- Charlotte Location in Sierra Leone
- Coordinates: 8°20′N 13°04′W﻿ / ﻿8.333°N 13.067°W
- Country: Sierra Leone
- Region: Western Area
- District: Western Area Rural District

Government
- • Type: Village Council
- • Village Head: Catherine K. Harding
- Time zone: UTC-5 (GMT)

= Charlotte, Sierra Leone =

Charlotte is a mountainous village in the Rural District in the Western Area of Sierra Leone. Charlotte is located about twenty miles outside Freetown, Sierra Leone's capital. Charlotte, is commonly known as Charlotte Village, and is in close proximity to the towns of Regent, and Leicester. The main economic activity in Charlotte is farming.

The population of Charlotte are almost entirely from the Creole ethnic group. The people of Charlotte Village are mostly Christians, and the village is known for its deeply religious Christian faith. Charlotte Village is home to several Churches.

Charlotte Village has its own directly elected small village council local government, headed by a village Head; though it is part of the much larger Western Area Rural District Council. The current Village Head of Charlotte is Catherine K. Harding, who was elected in the 2013 Charlotte Village Head election .

Charlotte village is home to the Solomon Ekuma Berewa Primary School, named after former Sierra Leone's Vice President Solomon Berewa. The school was officially opened on November 10, 2006 by then Vice President Berewa. The Solomon Ekuma Berewa Primary School in Charlotte, has one of the highest academic scores among all primary schools in the National Primary School Examinations in Sierra Leone.

Charlotte Village does not have a secondary school or Junior secondary school. The students of Charlotte Village attend Secondary and Junior Secondary Schools in the neighboring towns of Regent and Leicester.

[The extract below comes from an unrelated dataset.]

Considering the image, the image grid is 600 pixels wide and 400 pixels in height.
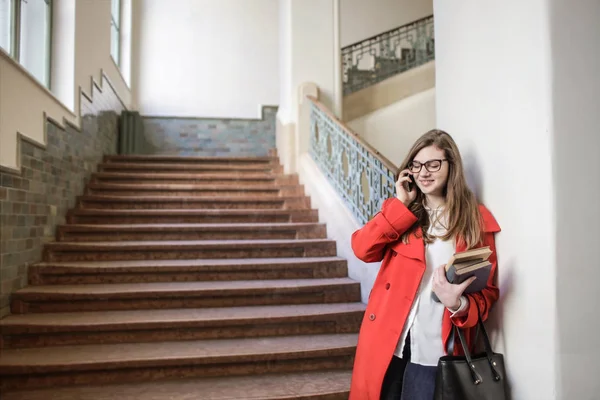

The area around Charlotte Village was subject to deforestation in 2010.

==History==
Charlotte was founded in 1817 provide accommodation for recaptives, liberated enslaved Africans, who had been brought to Freetown by the British Royal Navy West Africa Squadron. It is named after Princess Charlotte of Wales.

Princess Charlotte was the only daughter of George, Prince of Wales (later King George IV) and she was in the news in 1817 because she died unexpectedly that year after childbirth (the baby was, sadly stillborn), aged just 21.

The Annie Walsh Memorial School, the oldest girls school Sub-Saharan Africa was originally located here. At inception it catered for eight pupils. The school, which was founded by the Church Missionary Society, moved to Kissy Road, Freetown in 1865.